▶ [Exercises to complete]:
**A.** Repeat everything in the Kepford passage from "From 19 February" down to "above the audience.".
**B.** Answer these questions from the Kepford passage:
(i) How many credited victories did Kepford have at the end of his two tours?
(ii) To what town did Kepford move in 1978?
(iii) In which cemetery is Kepford buried?

▶ [Study text]:
From 19 February to 8 March, when the squadron departed Piva, no significant fighter interception was encountered. The squadron was decommissioned 10 April 1944.

===After VF-17===
At the end of his two tours, Kepford was the Navy's ranking ace with 16 credited victories. VF-17 returned to the United States as the highest scoring squadron to date, credited with 154 enemy planes definitely destroyed in 79 days of combat. News of the squadron's success spread quickly. Newspapers celebrated Kepford's achievement and the Freedom of Opportunity program aired a dramatization of Kepford's life on coast-to-coast radio. In June 1944, Kepford spoke at a war rally in Illinois while his squadron commander, Blackburn, flew above the audience.

VF-84 carried the lineage forward. Kepford joined a number of VF-17 alumni in the newly formed squadron and stayed on from summer through early December 1944 while the men trained in the use of rockets, completed carrier qualifications, etc. Kepford was detached and given a post at Naval Air Station San Diego as a carrier air group fighter instructor. He was selected to assist in the inspection of the newly commissioned , evaluating the performance of the ship's air group.

==Post-war==
Kepford and his wife Kraeg had a son and daughter, and several grandchildren.

Kepford remained in the US Naval Reserve until 1956, when he retired from the service. Upon retirement he was promoted to lieutenant commander on the strength of his combat citations. Kepford worked for more than 10 years at the Liggett-Rexall company, where he climbed from store associate to Vice President of Marketing and finally, in 1960, to President of Liggett Drug Co. He retired the same year. After dabbling in investments for a time, in 1978 he moved to Harbor Springs, Michigan, where he lived until his death in 1987. He was 67 years old.

He is buried at Lakeside Cemetery in Muskegon, Michigan.

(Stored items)
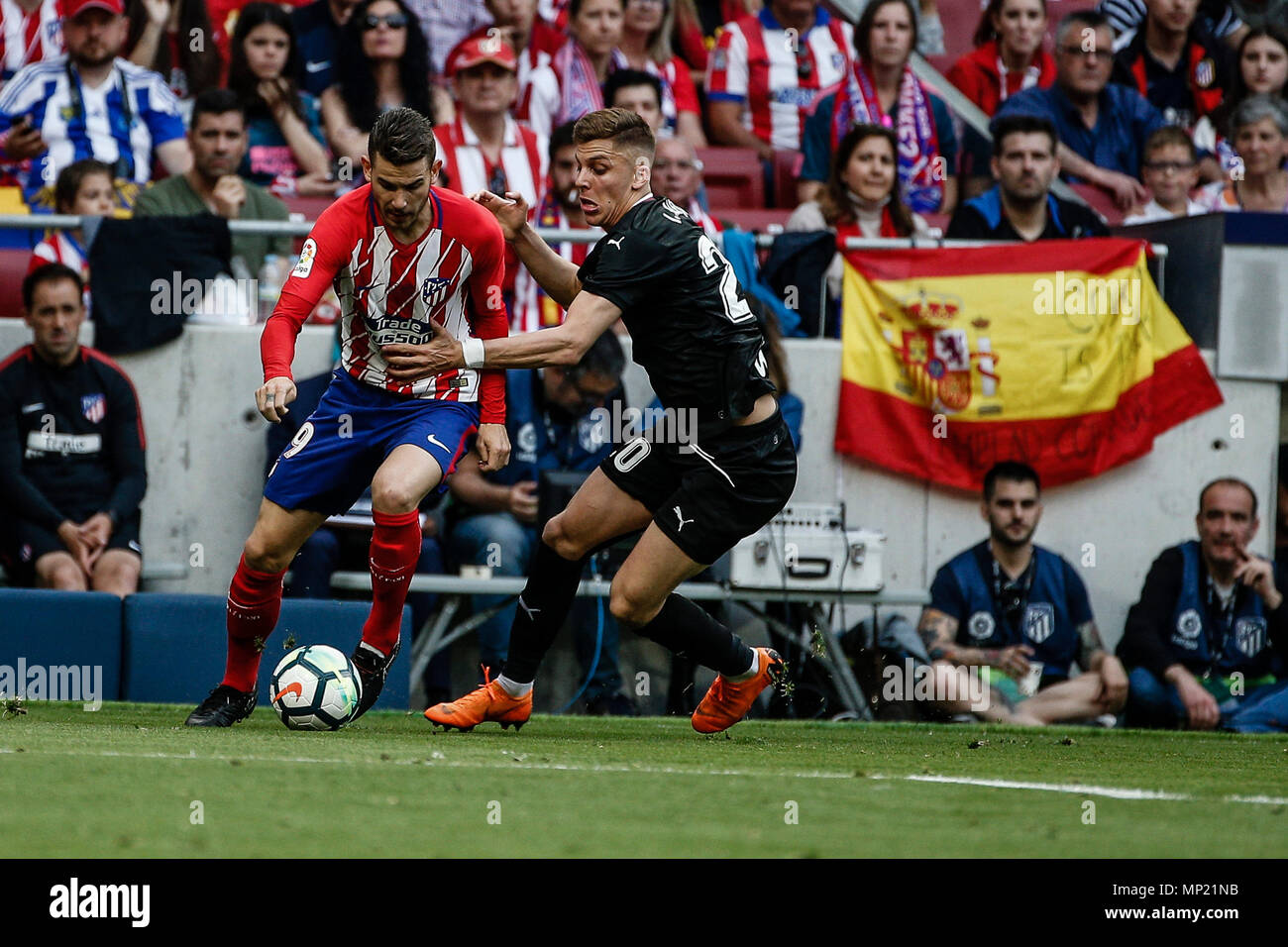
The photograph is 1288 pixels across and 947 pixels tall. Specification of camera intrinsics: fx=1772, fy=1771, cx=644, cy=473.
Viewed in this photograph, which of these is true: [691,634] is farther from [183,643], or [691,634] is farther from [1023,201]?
[1023,201]

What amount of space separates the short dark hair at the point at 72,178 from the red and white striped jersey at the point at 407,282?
3.65m

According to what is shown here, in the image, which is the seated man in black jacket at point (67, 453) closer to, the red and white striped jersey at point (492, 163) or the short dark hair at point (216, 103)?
the short dark hair at point (216, 103)

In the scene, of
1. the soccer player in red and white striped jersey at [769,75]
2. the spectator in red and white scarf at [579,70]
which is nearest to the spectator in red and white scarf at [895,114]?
the soccer player in red and white striped jersey at [769,75]

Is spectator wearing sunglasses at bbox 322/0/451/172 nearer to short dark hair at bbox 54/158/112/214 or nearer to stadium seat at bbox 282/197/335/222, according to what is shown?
stadium seat at bbox 282/197/335/222

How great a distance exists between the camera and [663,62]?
12062 millimetres

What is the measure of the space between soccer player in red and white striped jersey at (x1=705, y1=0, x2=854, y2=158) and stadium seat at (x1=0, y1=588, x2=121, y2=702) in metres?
5.64

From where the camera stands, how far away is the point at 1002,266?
10281 millimetres

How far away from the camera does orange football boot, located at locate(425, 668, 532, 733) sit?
6.70 metres

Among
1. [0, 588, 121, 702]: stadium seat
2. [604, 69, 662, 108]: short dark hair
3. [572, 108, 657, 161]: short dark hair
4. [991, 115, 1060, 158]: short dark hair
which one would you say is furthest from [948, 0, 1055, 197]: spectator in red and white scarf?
[0, 588, 121, 702]: stadium seat

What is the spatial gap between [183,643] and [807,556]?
10.5 ft

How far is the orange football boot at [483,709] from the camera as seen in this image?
6695mm

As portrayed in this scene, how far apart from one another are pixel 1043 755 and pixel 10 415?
5345 millimetres
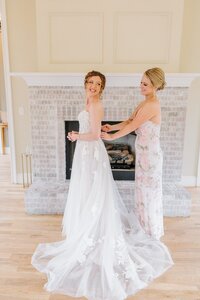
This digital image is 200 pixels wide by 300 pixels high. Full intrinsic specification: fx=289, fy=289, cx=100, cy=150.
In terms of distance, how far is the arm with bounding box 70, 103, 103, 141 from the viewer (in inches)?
86.4

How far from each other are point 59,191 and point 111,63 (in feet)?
5.08

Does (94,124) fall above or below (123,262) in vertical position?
above

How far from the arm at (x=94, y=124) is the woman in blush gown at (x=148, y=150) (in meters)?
0.15

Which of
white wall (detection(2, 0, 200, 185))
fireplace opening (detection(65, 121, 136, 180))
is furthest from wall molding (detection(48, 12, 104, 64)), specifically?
fireplace opening (detection(65, 121, 136, 180))

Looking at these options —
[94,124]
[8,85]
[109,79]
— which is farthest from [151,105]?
[8,85]

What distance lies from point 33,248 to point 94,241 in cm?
64

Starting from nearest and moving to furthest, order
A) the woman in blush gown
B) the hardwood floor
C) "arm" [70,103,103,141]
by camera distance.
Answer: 1. the hardwood floor
2. "arm" [70,103,103,141]
3. the woman in blush gown

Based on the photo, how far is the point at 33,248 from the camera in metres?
2.55

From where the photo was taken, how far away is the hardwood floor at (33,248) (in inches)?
79.2

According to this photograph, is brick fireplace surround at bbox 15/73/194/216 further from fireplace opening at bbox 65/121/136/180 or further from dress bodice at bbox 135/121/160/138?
dress bodice at bbox 135/121/160/138

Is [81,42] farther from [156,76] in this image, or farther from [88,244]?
[88,244]

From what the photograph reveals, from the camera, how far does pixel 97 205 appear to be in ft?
7.48

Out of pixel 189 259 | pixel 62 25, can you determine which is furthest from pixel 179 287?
pixel 62 25

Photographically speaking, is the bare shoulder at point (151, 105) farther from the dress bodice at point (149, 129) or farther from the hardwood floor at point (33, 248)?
the hardwood floor at point (33, 248)
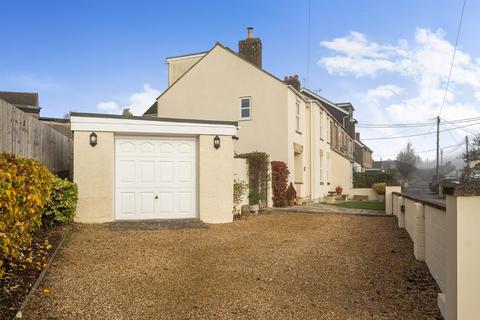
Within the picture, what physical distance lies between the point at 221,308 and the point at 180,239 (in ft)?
15.0

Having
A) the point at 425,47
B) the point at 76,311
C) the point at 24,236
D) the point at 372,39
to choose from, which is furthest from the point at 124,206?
the point at 425,47

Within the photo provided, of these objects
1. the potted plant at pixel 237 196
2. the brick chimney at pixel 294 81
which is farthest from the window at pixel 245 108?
the potted plant at pixel 237 196

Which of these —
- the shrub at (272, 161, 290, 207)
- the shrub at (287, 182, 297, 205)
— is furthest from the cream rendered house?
the shrub at (272, 161, 290, 207)

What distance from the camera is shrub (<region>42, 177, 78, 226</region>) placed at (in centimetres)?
998

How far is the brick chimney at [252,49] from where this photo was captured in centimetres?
2203

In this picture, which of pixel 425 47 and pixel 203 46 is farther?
pixel 203 46

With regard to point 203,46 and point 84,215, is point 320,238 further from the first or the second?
point 203,46

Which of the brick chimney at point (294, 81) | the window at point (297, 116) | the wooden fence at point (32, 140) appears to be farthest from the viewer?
the brick chimney at point (294, 81)

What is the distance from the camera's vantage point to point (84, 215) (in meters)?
11.4

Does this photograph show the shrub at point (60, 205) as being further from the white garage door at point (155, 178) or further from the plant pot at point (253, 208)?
the plant pot at point (253, 208)

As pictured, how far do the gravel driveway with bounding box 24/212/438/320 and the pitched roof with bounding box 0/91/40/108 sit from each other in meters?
15.9

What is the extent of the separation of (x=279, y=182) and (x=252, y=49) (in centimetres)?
786

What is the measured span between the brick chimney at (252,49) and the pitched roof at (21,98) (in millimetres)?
12256

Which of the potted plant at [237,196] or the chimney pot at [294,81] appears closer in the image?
the potted plant at [237,196]
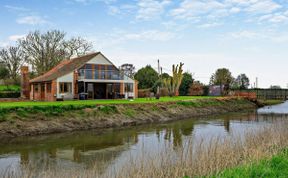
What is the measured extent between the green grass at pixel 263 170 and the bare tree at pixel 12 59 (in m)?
→ 46.8

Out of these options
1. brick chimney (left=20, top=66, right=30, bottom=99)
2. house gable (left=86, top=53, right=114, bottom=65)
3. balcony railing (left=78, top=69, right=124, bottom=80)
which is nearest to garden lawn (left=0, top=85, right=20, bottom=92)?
brick chimney (left=20, top=66, right=30, bottom=99)

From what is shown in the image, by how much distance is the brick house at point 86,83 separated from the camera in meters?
30.4

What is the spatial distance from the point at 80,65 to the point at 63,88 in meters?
3.06

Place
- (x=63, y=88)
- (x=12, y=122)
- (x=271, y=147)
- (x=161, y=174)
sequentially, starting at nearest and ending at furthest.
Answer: (x=161, y=174) → (x=271, y=147) → (x=12, y=122) → (x=63, y=88)

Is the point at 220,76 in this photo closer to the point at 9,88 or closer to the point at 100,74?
the point at 100,74

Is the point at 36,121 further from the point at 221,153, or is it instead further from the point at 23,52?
the point at 23,52

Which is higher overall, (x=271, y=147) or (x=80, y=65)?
(x=80, y=65)

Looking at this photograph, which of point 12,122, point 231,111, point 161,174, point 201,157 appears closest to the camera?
point 161,174

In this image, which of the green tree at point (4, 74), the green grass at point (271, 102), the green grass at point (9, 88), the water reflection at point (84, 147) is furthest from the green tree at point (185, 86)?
the water reflection at point (84, 147)

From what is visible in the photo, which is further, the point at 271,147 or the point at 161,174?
the point at 271,147

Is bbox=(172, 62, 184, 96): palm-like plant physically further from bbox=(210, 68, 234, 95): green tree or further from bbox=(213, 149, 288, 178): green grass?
bbox=(213, 149, 288, 178): green grass

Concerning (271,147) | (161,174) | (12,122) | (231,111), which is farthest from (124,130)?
(231,111)

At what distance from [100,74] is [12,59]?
23.8 m

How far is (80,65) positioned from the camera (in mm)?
31609
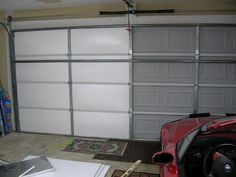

▶ [Answers for the tasks]:
**A.**
From 19 February to 8 March, when the squadron departed Piva, no significant fighter interception was encountered. The squadron was decommissioned 10 April 1944.

===After VF-17===
At the end of his two tours, Kepford was the Navy's ranking ace with 16 credited victories. VF-17 returned to the United States as the highest scoring squadron to date, credited with 154 enemy planes definitely destroyed in 79 days of combat. News of the squadron's success spread quickly. Newspapers celebrated Kepford's achievement and the Freedom of Opportunity program aired a dramatization of Kepford's life on coast-to-coast radio. In June 1944, Kepford spoke at a war rally in Illinois while his squadron commander, Blackburn, flew above the audience.

**B.**
(i) 16
(ii) Harbor Springs, Michigan
(iii) Lakeside Cemetery in Muskegon, Michigan